XII - Mata yang Tersenyum

9.9K 1.6K 21
                                    

Saka sudah lama mengenal Clara. Mereka satu kelas di lembaga bimbingan belajar yang rutin mereka ikuti setiap sore selama kelas sepuluh dan kelas sebelas, walaupun Saka sering absen karena ia lebih memilih untuk nge-band ketimbang belajar. Clara adalah orang pertama yang dihubungi Saka ketika ia bolos kelas, karena mereka berdua berasal dari sekolah yang sama.

Mereka baru dekat di kelas dua belas, ketika mereka di tempatkan di kelas yang sama. Bu Wina, wali kelas mereka membuat satu peraturan konyol yang harus ditaati oleh seisi kelas: bahwa posisi tempat duduk diatur oleh beliau. Walaupun tak mengatakannya secara gamblang, tapi semua orang tahu bahwa Bu Wina memilih berdasarkan kemampuan masing-masing siswa. Siswa dengan nilai yang cenderung tinggi didudukkan dengan siswa dengan nilai di bawah mereka. Dengan begitu diharapkan bahwa siswa dengan nilai yang lebih tinggi akan membantu teman sebangkunya dalam memahami pelajaran.

Clara yang rajin akhirnya sebangku dengan Saka yang malas belajar.

Clara banyak membantu Saka dalam belajar. Cewek itu dengan telaten menjelaskan pada Saka tiap-tiap materi yang tak dipahaminya, tak peduli pertanyaan itu dilontarkan karena Saka memang benar-benar tidak paham atau karena agar cowok itu bisa berlama-lama mengobrol dengan Clara saja.

Jika teman-temannya yang lain memberinya tatapan penuh judge ketika mereka tak kunjung berhasil membuat Saka paham, jenis tatapan seperti ah-udahlah-mau-digimanain-juga-lo-pasti-nggak-bisa!, Clara memberinya dukungan positif secara terang-terangan. Tangannya selalu terbuka untuk menolong Saka, juga teman-temannya yang lain, karena pada dasarnya Clara memang anak yang baik dan suka berbagi ilmu. Hanya saat ujian saja Clara mendadak pelit dan tidak mau memberi bantuan.

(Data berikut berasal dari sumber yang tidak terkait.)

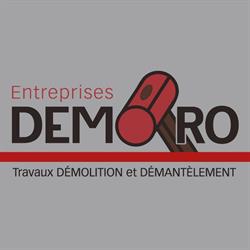 Entreprises Demoro Inc, Blainville, QC opening hours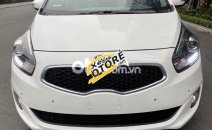 Kia Rondo  GATH 2015 - Bán xe Kia Rondo GATH sản xuất năm 2015, màu trắng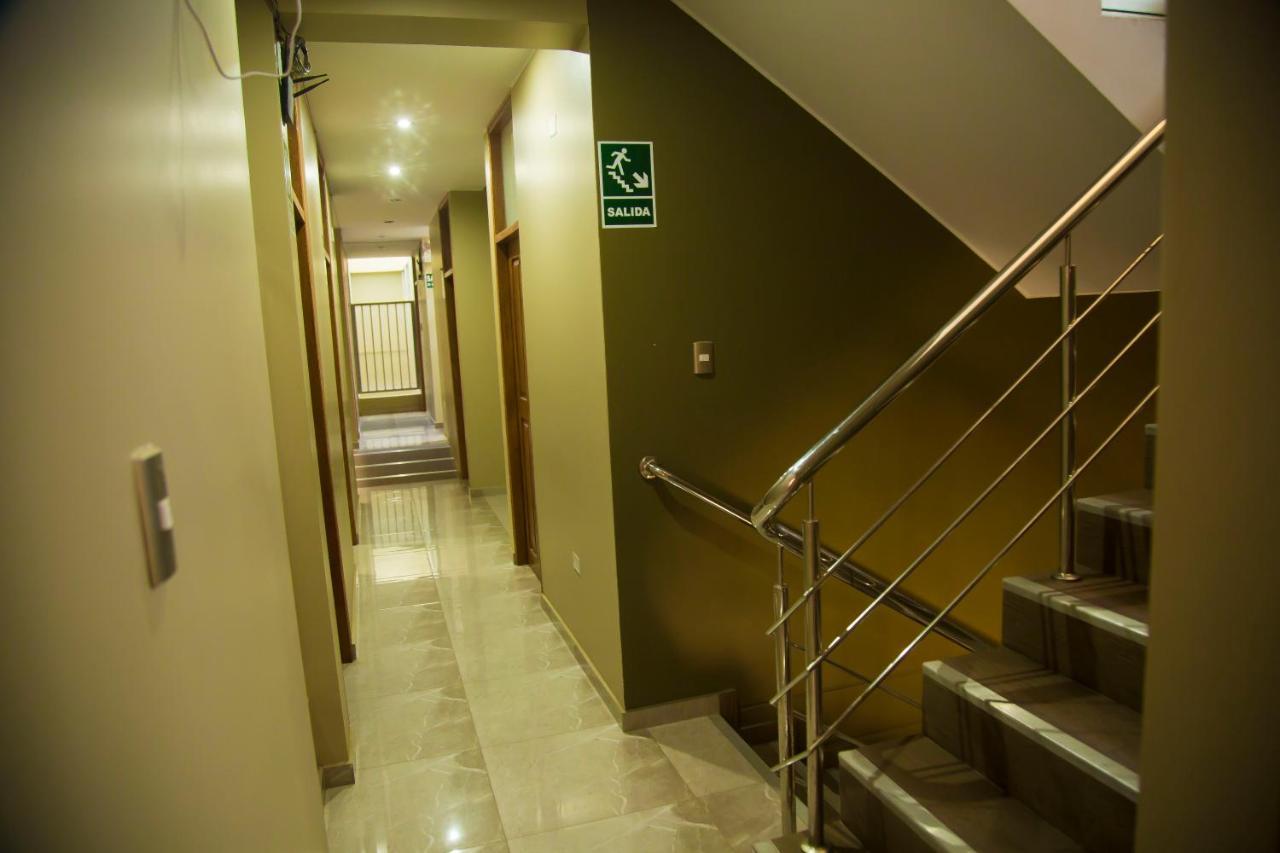 Hotel Saraja 伊察 外观 照片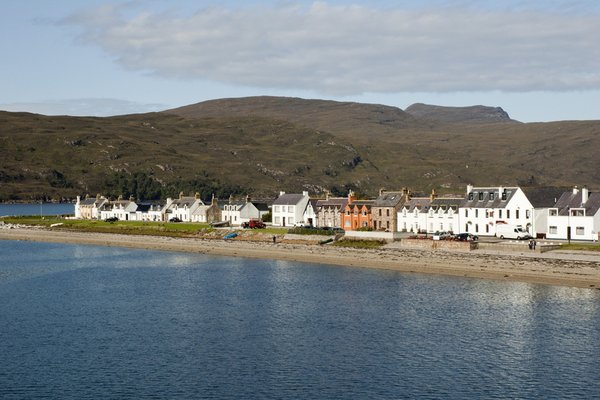 Ullapool, Schotland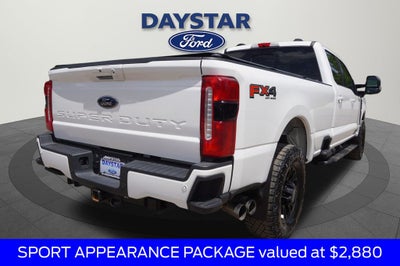 2024 Ford F-350SD Lariat
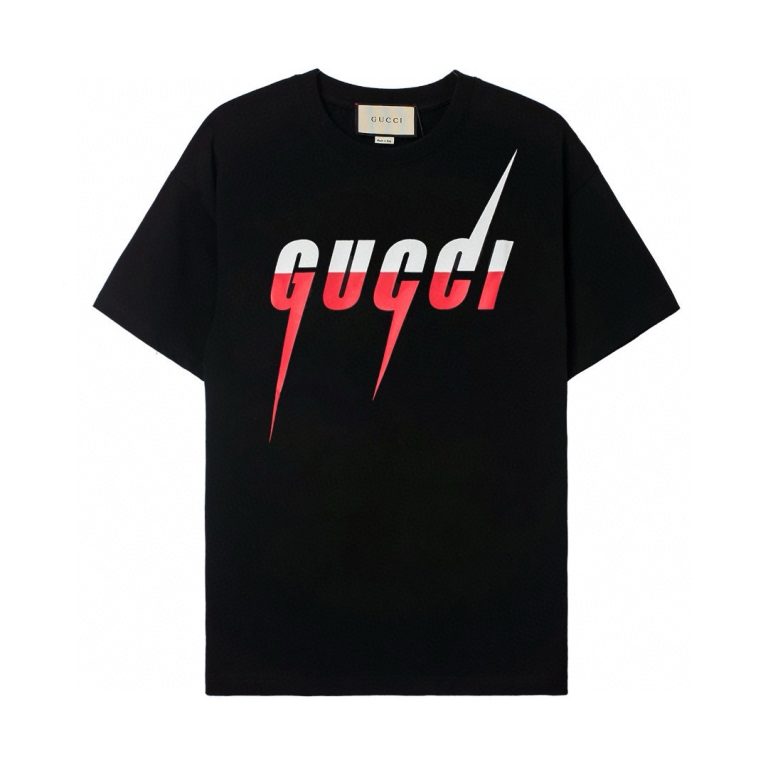 Designer Gucci Clothes Black Aaa Replica 1:1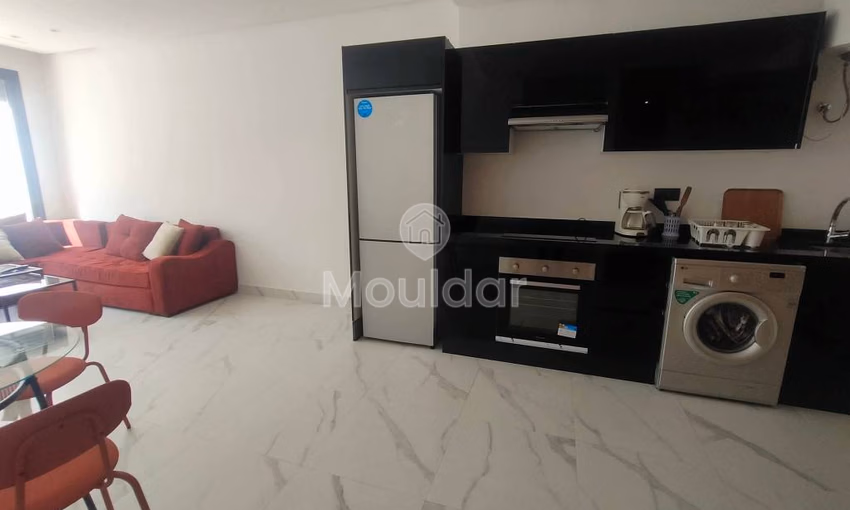 Charmant Studio à Louer à Casablanca - Ferme Bretone Charmant Studio à Louer à Casablanca - Ferme Bretone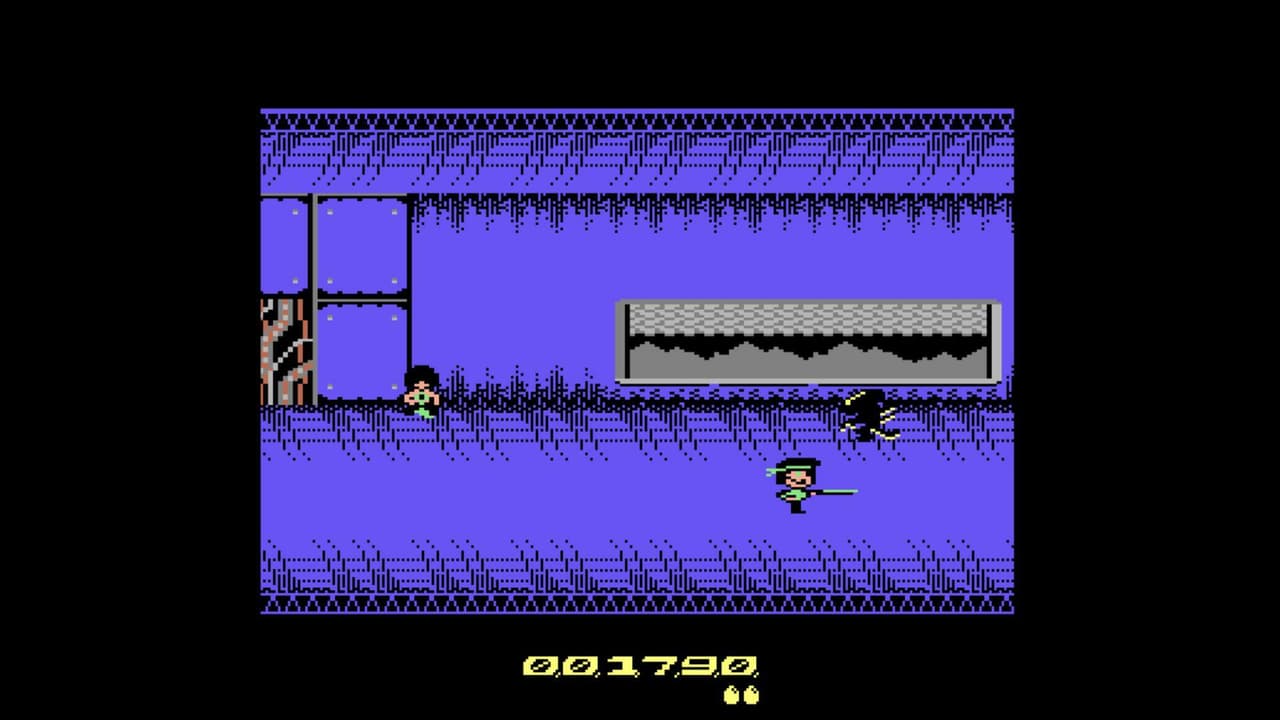 Dome Base 64 - Alien Edition (C64) screenshot 5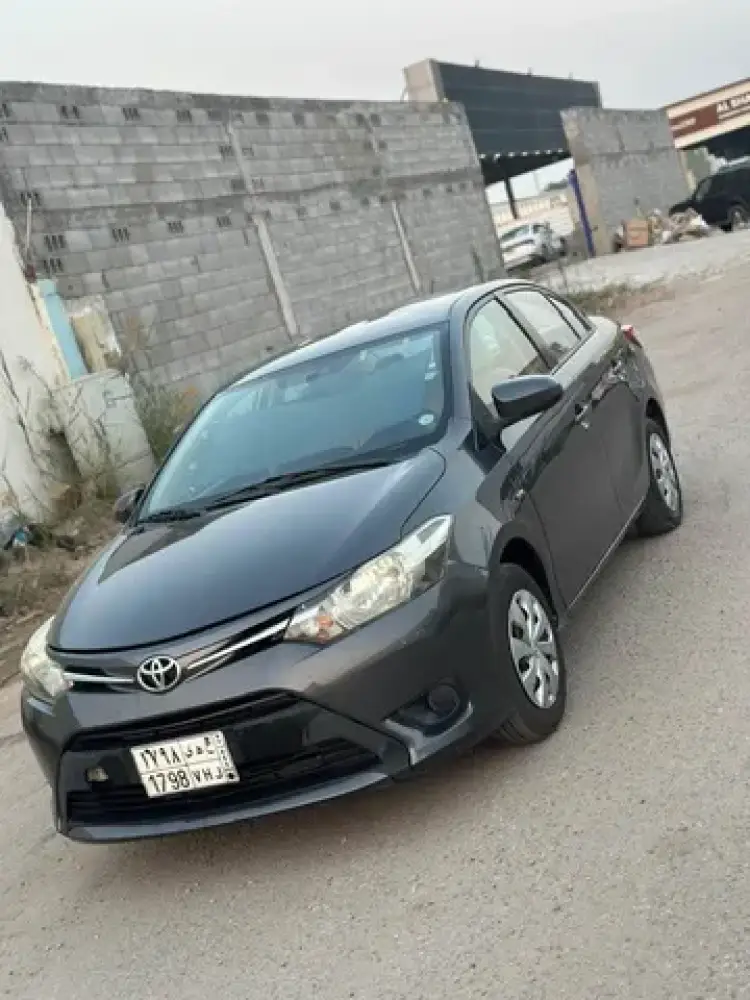 toyota toyota-yaris image Toyota Yaris 2016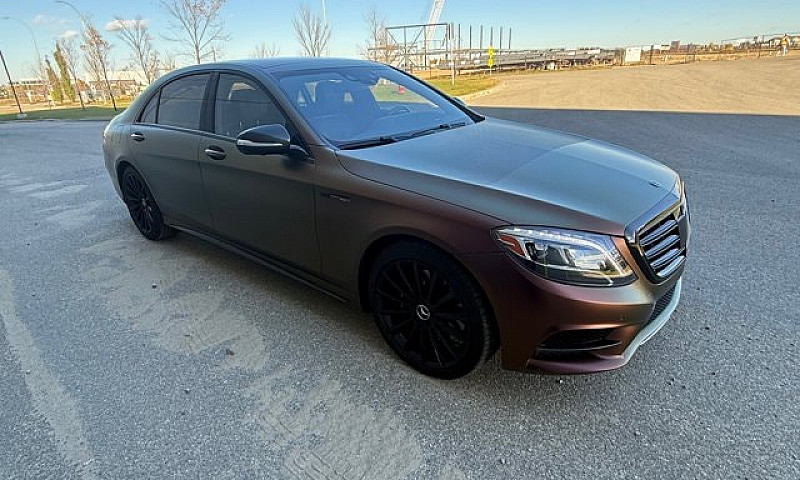 2016 Mercedes-Benz S...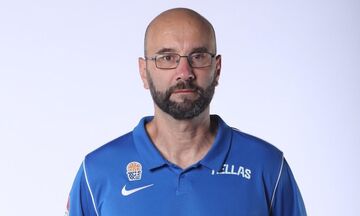 Μισιακός: «Διπλός ο στόχος για την Εθνική Παίδων»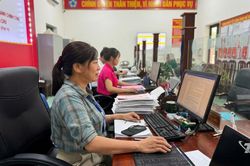 Ứng xử văn hóa trong môi trường công sở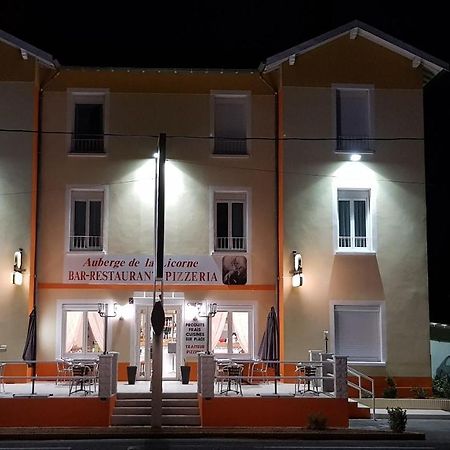 Auberge De La Licorne Eu Livron-sur-Drôme Dış mekan fotoğraf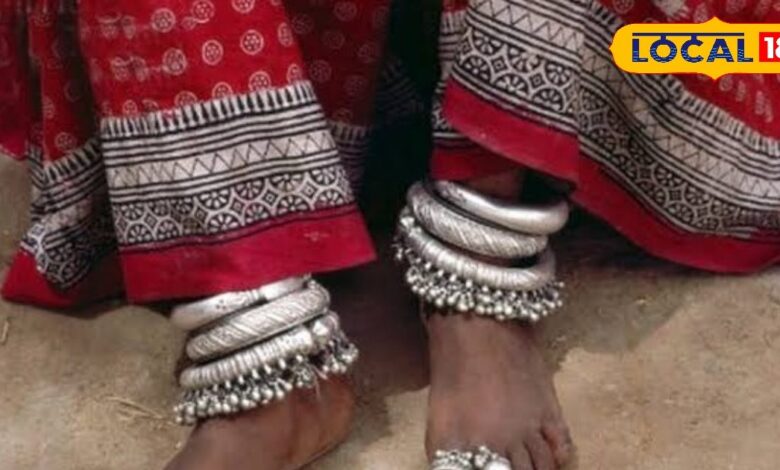 क्या आपको पता है राजस्थान की महिलाएं क्यों पहनती है पैरों में चांदी के कड़े, जानिए यहां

Satu waktu, Clara akan mengomel panjang lebar ketika nilai ekonominya anjlok.

"Gue tahu sebelum try out waktu itu lo nggak belajar, kan? Ya gimana mau dapat nilai bagus kalau lo nggak belajar!"

"Ya makanya lo kasih gue contekan lah Clar, biar nilai gue bagus. Kan lo tahu sendiri waktu itu gue nggak belajar," Saka menanggapi omelan Clara dengan bercanda. "Tapi kan ini nilai gue udah terlanjur jeblok, nggak bisa diubah lagi. Next TO lo kasih gue contekan, gimana? Deal?"

Clara melotot, dan Saka langsung tertawa terbahak-bahak. Clara ini idealis sekali, menganggap bahwa kegiatan menyontek setara dengan kejahatan tingkat tinggi.

Di waktu lain, Clara akan memotivasinya ketika ia kembali ke bangku dengan mood yang buruk setelah diomeli oleh Bu Wina mengenai nilainya yang tak kunjung meningkat.

"Pernah dengar tentang teori multiple intelligence-nya Gardner nggak?" tanya Clara hati-hati.

"Siapa tuh?"

"Ahli psikologi dari Harvard."

"Gue aja materi geografi yang tadi diajarin Bu Dian udah lupa, Clar. Gimana bisa gue tahu teorinya ahli psikologi coba?" Saka langsung sensi.

"Ya... gue kan tertarik sama ilmu psikologi, Ka. Jadi wajar kan kalau gue dikit-dikit baca tentang itu? Kalau lo kan nggak tertarik, jadi wajar aja kalau lo nggak tahu," ujar Clara, yang terdengar seperti penghiburan semata di telinga Saka. "Tapi itu nggak penting, sih. Yang penting sekarang, gue cuma mau sharing tentang teori ini sama lo. Mau dengerin, nggak?"

"Hmm."

"Jadi, kalau menurut si Gardner ini, ada sembilan tipe kecerdasan manusia. Setiap manusia mungkin cerdas di satu tipe kecerdasan, tapi nggak di tipe kecerdasan yang lain. Gue nggak hafal sih ada apa aja. Tapi yang gue ingat, pokoknya ada linguistic, intrapersonal, mathematics, sama music. And it's normal when you good in music but not at mathematics. Karena kita, manusia, memang nggak bisa unggul dalam segala hal.